BARTLETT— A visiting teenager found a gun in the water at Diana's Baths last week, said Conway police, who said the weapon appears to have been stolen in Rochester.
Diana's Baths is a series of pools and cascades managed by the U.S. Forest Service. The trailhead is off of West Side Road roughly 2 1/2 miles from North Conway Village.
News of the gun came to the Sun's attention when Conway Town Manager Tom Holmes mentioned it during the town manager's report portion of Tuesday's Conway selectmen's meeting.
"A young boy found a gun in the water," said Holmes.
He said the boy turned the gun into the parking attendants at the Baths, who called Conway Police. After determining that the Baths are actually in Bartlett, Conway PD turned the matter over to the Bartlett Police.
Bartlett Police Chief Christopher Keaton, citing a police report by Sgt. Richard Laferriere, confirmed that the handgun had been found last Friday at Diana's Baths by a 14-year-old boy at around 11:43 a.m.
Keaton said the gun is a 9 mm Taurus semiautomatic handgun.
"He told his parents about it, they took a picture of it in the water, and then they picked the gun up," said Keaton. "The father (identified as Richard Wheaton of Sharon) was able to take the magazine out of the weapon, but he was not able to work the slide on it because it was rusted shut."
Keaton declined to name the juvenile. He said the family was apparently there visiting for the holiday weekend.
The Sun attempted to reach Wheaton by phone and email without success.
Keaton said apparently the magazine didn't have bullets in it and determined that there was not a bullet in the chamber by measuring the depth of the barrel.
"When the barrel is, say, 4 inches long and you can only put something in 3 inches long that would tell you that there would be a bullet in the chamber," Keaton explained.
Laferriere ran the gun's serial number through the Carroll County Sheriff's Office computer system, which indicated the gun was from Rochester. Rochester police were notified that the gun was recovered.

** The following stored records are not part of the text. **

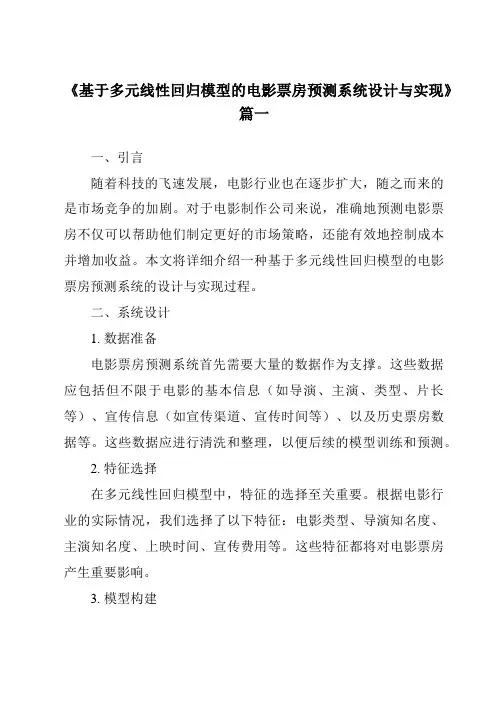 《基于多元线性回归模型的电影票房预测系统设计与实现》篇一

一、引言

随着科技的飞速发展，电影行业也在逐步扩大，随之而来的是市场竞争的加剧。对于电影制作公司来说，准确地预测电影票房不仅可以帮助他们制定更好的市场策略，还能有效地控制成本并增加收益。本文将详细介绍一种基于多元线性回归模型的电影票房预测系统的设计与实现过程。

二、系统设计

1. 数据准备

电影票房预测系统首先需要大量的数据作为支撑。这些数据应包括但不限于电影的基本信息（如导演、主演、类型、片长等）、宣传信息（如宣传渠道、宣传时间等）、以及历史票房数据等。这些数据应进行清洗和整理，以便后续的模型训练和预测。

2. 特征选择

在多元线性回归模型中，特征的选择至关重要。根据电影行业的实际情况，我们选择了以下特征：电影类型、导演知名度、主演知名度、上映时间、宣传费用等。这些特征都将对电影票房产生重要影响。

3. 模型构建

According to Rochester Police, the gun was reported stolen in May of 2018 when the owner had noticed it was missing.
In other Diana's Baths news, Holmes said he received an email from the U.S. Forest Service praising the town's parking attendants for their handling of traffic at the Baths, where visitors routinely waited for over an hour to get a parking spot.
"My staff speaks very highly of the work your employees are doing at Diana's Baths this year," said the email from Assistant District Ranger Brian Johnston. "They are very effective in managing the traffic flow and have really positive attitudes."
However, Selectman Mary Carey Seavey said she took a complaint from a resident about the traffic situation.
"I listened to somebody for 45 minutes on the phone who wasn't happy," said Seavey, adding that the person was upset about the traffic and people parking on the road and double parking.
Holmes added that he got a request from a condominium owner who lives nearby who asked that the town have attendants at the Baths seven days a week rather than just weekends. However, Holmes said that would have cost $10,000 and created scheduling issues like keeping track of vacation days.
According to Holmes, over the busy holiday weekend, police had to give out "a heck of a lot of tickets" all over town as well as having cars towed from places like First Bridge and Davis Park.
Contrary to that statement, Conway Police Lt. Chris Mattei said eight tickets were issued at Diana's Baths and seven at Davis Park and no cars were towed. He also said no vehicles were ticketed or towed from First Bridge.